I could only get to 60% speed in Ratchet & Clank 3, and like 50% _on the menus_ in Sly Cooper. Lowest settings. I stopped there but I did transfer over some other games.


----------



## BigOnYa (Dec 4, 2021)

Sucks it requires Google Play!


----------



## CloudStrife1901 (Dec 4, 2021)

FullerxspectruM said:


> I could only get to 60% speed in Ratchet & Clank 3, and like 50% _on the menus_ in Sly Cooper. Lowest settings. I stopped there but I did transfer over some other games.



I'm getting about 30-40fps playing resident evil outbreak on the lowest settings. Stuttering mess so far mind


----------



## Nerdtendo (Dec 4, 2021)

FullerxspectruM said:


> I could only get to 60% speed in Ratchet & Clank 3, and like 50% _on the menus_ in Sly Cooper. Lowest settings. I stopped there but I did transfer over some other games.


Still 100% better than what we had before lol


----------



## 0-volt (Dec 4, 2021)

One word for this: it's amazing...
Here My pics and status:
Klonoa 2 (usa): full speed
Looney tunes space race: full speed
Kingdom hearts 2: full speed
Dance summit 2001: almost speed (50%)
And surprise support ps1 games, so:
Here a demo disc of bust a move Japan (bust a groove in usa) it's works but not work on movie.


----------



## cashboxz01 (Dec 4, 2021)

Wishful thinking...but I hope they release an IPA for iOS sideloading, as well as a macOS binary.


----------



## ZeroFX (Dec 4, 2021)

Goku1992A said:


> Understood because long ago I paid $10 for the other PS2 emulator and it was a train wreck ...
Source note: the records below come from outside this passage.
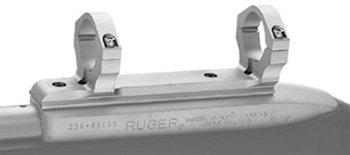 Weigand Ruger 10/22 Intergramount. SILVER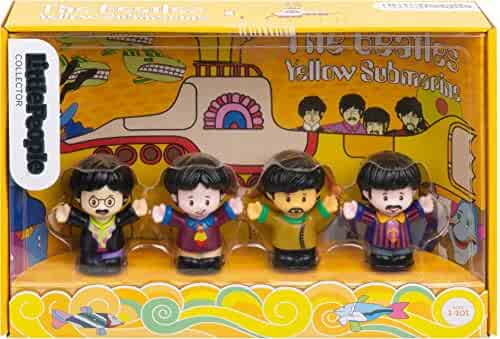 Fisher-Price The Beatles Yellow Submarine by Little People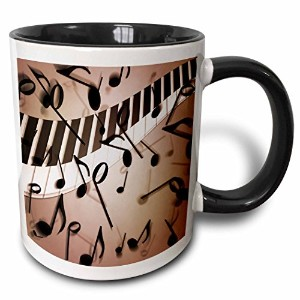 Anne Marie Baugh – 音楽 – A ScatteringのMusical Notes over aピアノのキーの波 – マグカップ 11 oz ホワイト mug_213731_4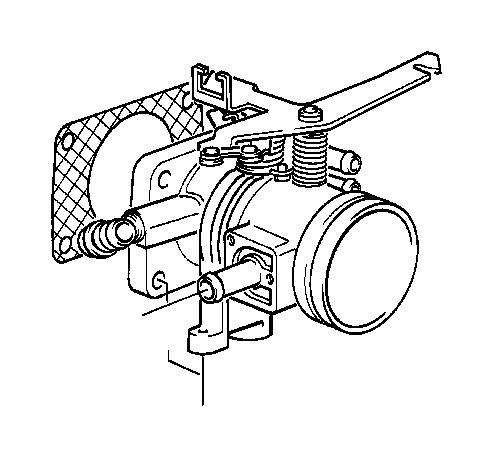 e30 fuel system diagram e31 fuel system wiring diagram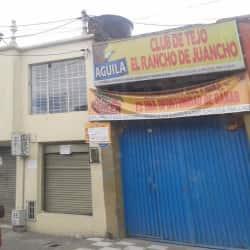 Club de Tejo El Rancho de Juancho en Bogotá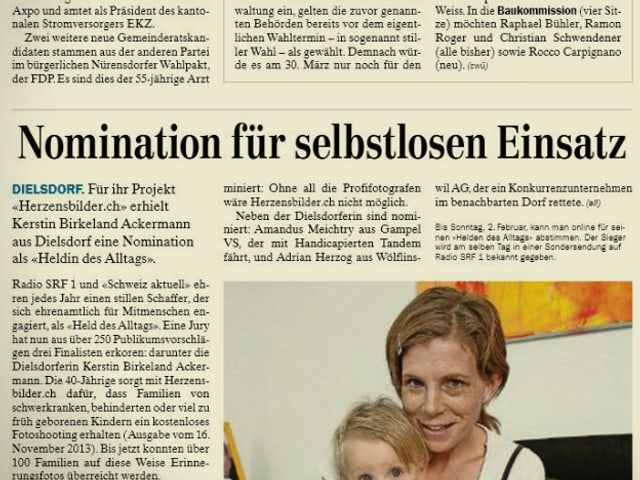 Zeitungsartikel vom «Zürcher Unterländer» am 29. Januar 2014.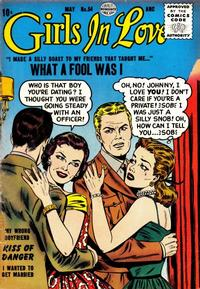 Cover Thumbnail for Girls in Love (Quality Comics, 1955 series) #54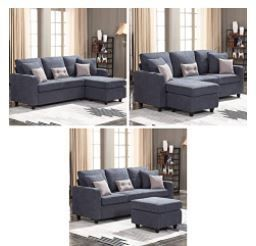 Honbay Converstible Sectional Couch With Chase Ottoman  Slight Mismatch In Colors of Cushions And Sections
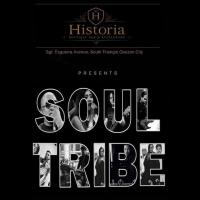 SOUL TRIBE AT HISTORIA BOUTIQUE BAR AND RESTAURANT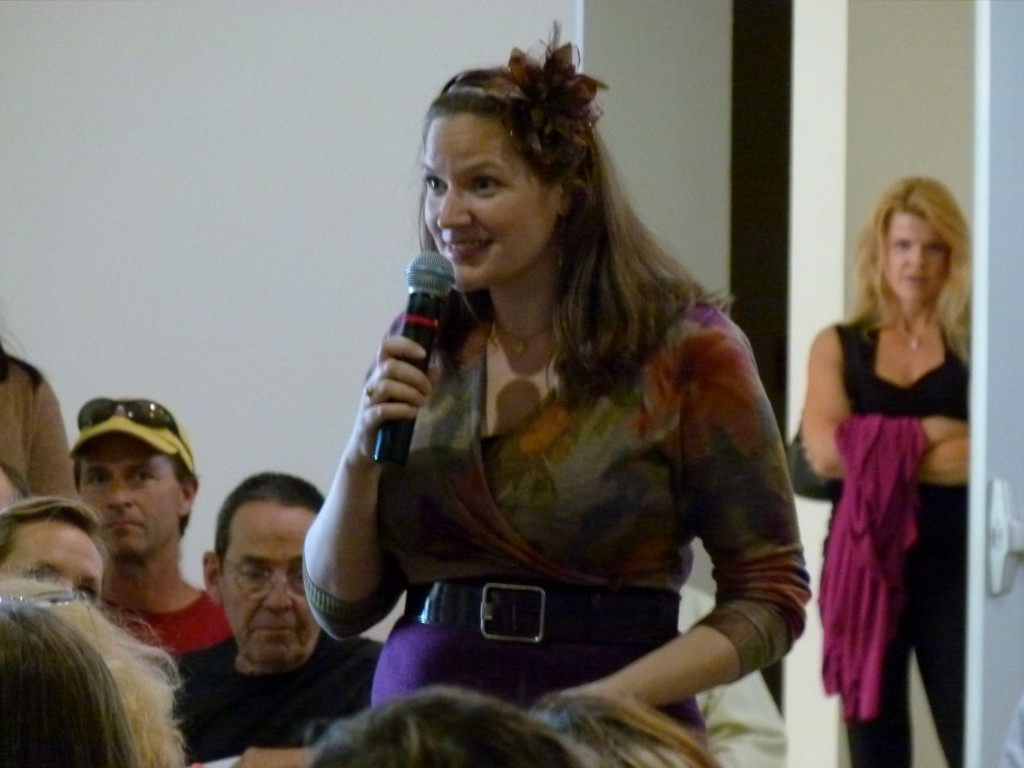 Hannah Crum, The Kombucha Mamma of Kombucha Kamp, offers her contribution to the Freestone Fermentation Symposium 5.20.11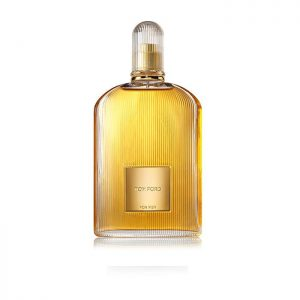 Parfum Tom Ford For Men Pareri Pret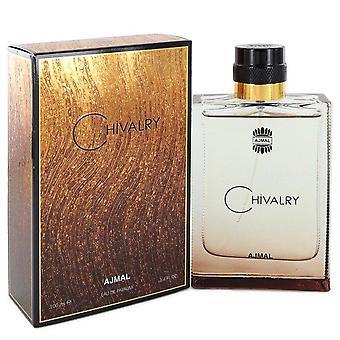 Ajmal Chivalry Eau De Parfum Spray By Ajmal 3.4 oz Eau De Parfum Spray
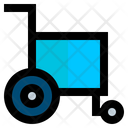 Wheelchair Disability Handicapped Icon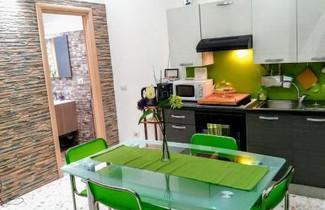 Photo 1 - Apartment in Paternò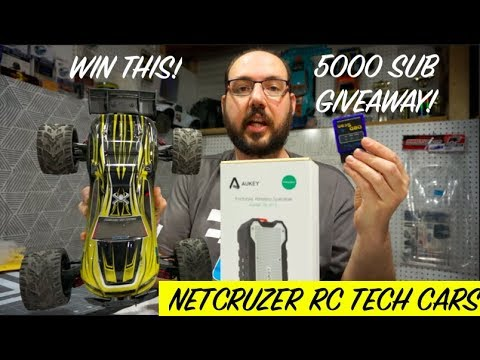 RC GIVEAWAY! 5000 SUB CELEBRATION - You Could Win An RC, TECH, Or CARS Prize!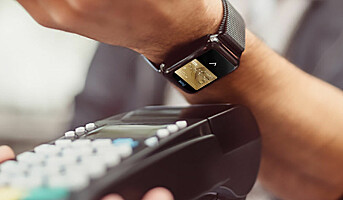 Apple Pay utløste stor kundeøkning
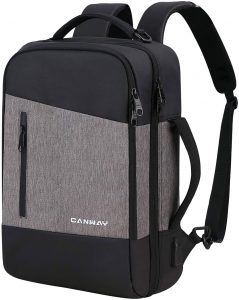 Canway Travel Laptop Backpack for Men Women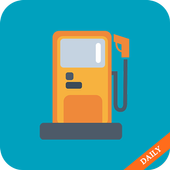 Petrol & Diesel Price in India : Real Fuel Price icon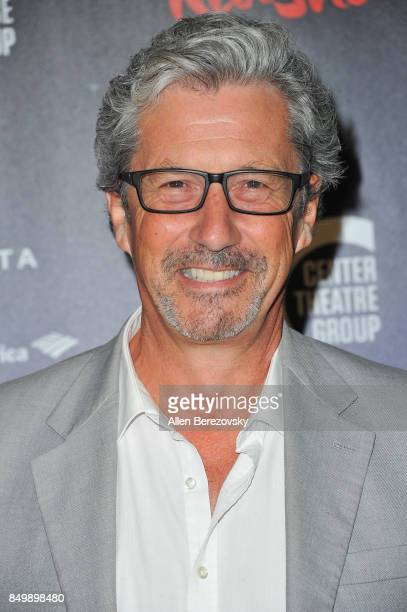 """Actor Charles Shaughnessy attends """"The Red Shoes"""" opening night performance at Ahmanson Theatre on September 19, 2017 in Los Angeles, California."""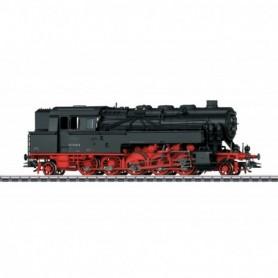 Märklin 39097 Class 95.0 Steam Locomotive with Oil Firing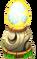 Glare Pedestal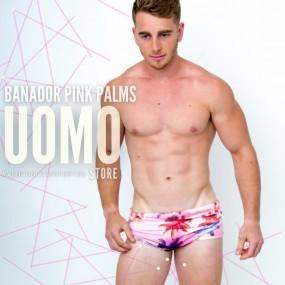 Bañador Pink Palms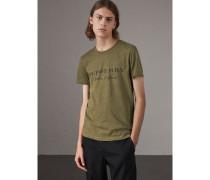 T-Shirt aus Baumwolljersey mit Devoré-Detail
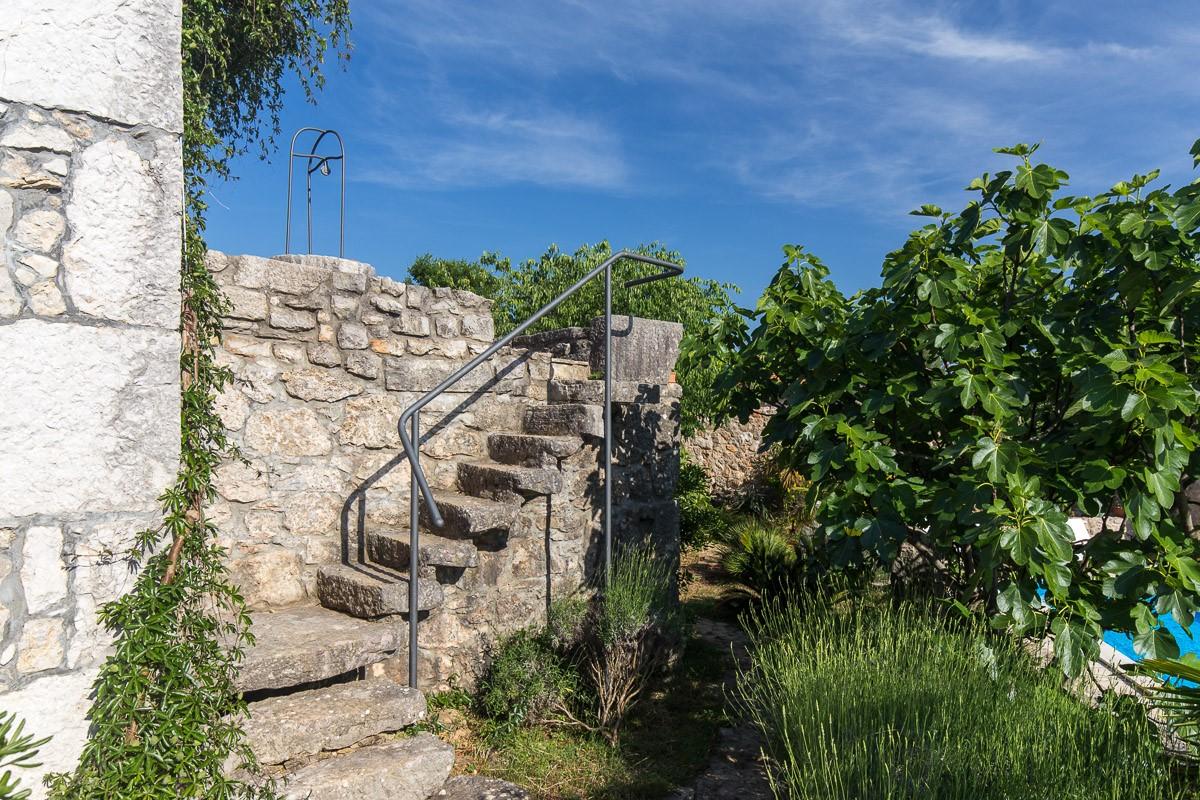 Ferienhaus Villa Menta 1 auf der Insel Krk (2789273), Malinska, Insel Krk, Kvarner, Kroatien, Bild 9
oh my you paid for that? lmao


----------



## Lumince (Dec 4, 2021)

Not sure if its just not well optimized for my device, but compared to an emulator that shall not be named, the games ive tried have actually performed worse?.... Fold 3 here. I have tried messing with a lot of settings and games just refuse to not run at half the speed with laggy af audio....


----------



## Cris1997XX (Dec 5, 2021)

Lumince said:


> Not sure if its just not well optimized for my device, but compared to an emulator that shall not be named, the games ive tried have actually performed worse?.... Fold 3 here. I have tried messing with a lot of settings and games just refuse to not run at half the speed with laggy af audio....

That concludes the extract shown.